In parallel, a snapshot workflow builds and publishes -SNAPSHOT maven artifacts to aws.oss.sonatype.org.

A test workflow is executed for each build, and consists of integration, backwards compatibility and performance tests. The test orchestrator pipeline will be a topic for a future blog post.

Tested artifacts are signed and promoted to a release. The signing step takes the manifest file created from the build step, and signs all its component artifacts. Packages are manually uploaded to opensearch.org, while maven artifacts are staged and then promoted to Maven Central.

Here’s a quick cheat-sheet for reproducing the build process for a complete distribution of OpenSearch 1.1. You will need additional tools, including maven and cmake, to compile some of the components.

git clone https://github.com/opensearch-project/opensearch-build
cd opensearch-build
git checkout 1.1.0
./bundle-workflow/build.sh manifests/opensearch-1.1.0.yml
./bundle-workflow/assemble.sh manifests/opensearch-1.1.0.yml

This system will be reused for OpenSearch Dashboards in 1.2, see opensearch-build#158.

The signing process continues, for now, to rely on an existing signing system and all our jobs run from a private Jenkins setup. This is entirely for historical reasons. The OpenSearch team at AWS relies on a significant amount of costly hardware procured and managed by AWS (e.g. I use a c5.18xlarge instance for development). We are in the process of making the Jenkins instance public, open-sourcing its CDK setup, and open-sourcing all remaining tools.

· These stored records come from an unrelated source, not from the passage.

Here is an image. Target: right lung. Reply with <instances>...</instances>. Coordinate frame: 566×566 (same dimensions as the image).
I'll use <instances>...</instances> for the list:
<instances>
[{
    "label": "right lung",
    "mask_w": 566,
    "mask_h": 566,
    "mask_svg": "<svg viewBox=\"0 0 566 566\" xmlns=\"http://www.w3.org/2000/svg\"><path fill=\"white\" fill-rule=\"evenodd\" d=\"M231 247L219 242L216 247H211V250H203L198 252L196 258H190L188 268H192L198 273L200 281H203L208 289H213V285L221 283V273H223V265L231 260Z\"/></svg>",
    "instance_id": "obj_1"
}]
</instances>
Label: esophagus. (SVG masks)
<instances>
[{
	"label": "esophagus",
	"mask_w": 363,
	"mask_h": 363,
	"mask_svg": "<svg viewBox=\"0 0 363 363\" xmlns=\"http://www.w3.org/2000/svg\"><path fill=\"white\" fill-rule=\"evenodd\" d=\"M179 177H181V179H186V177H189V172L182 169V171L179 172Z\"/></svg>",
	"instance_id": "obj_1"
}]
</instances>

The build process described above runs parallel to development of individual components. It’s always challenging to code against moving dependencies, and we are starting to think about the long term future of these systems. We’d like to untangle the monolith, enable plugins to declare a compatibility matrix, and much more. In the meantime, we welcome anyone who would like to brush up their Python skills by contributing to the opensearch-build scripts, and could use some help bringing OpenSearch and OpenSearch Dashboards to various OS-specific distribution mechanisms, such as Windows, similar to this community port to FreeBSD.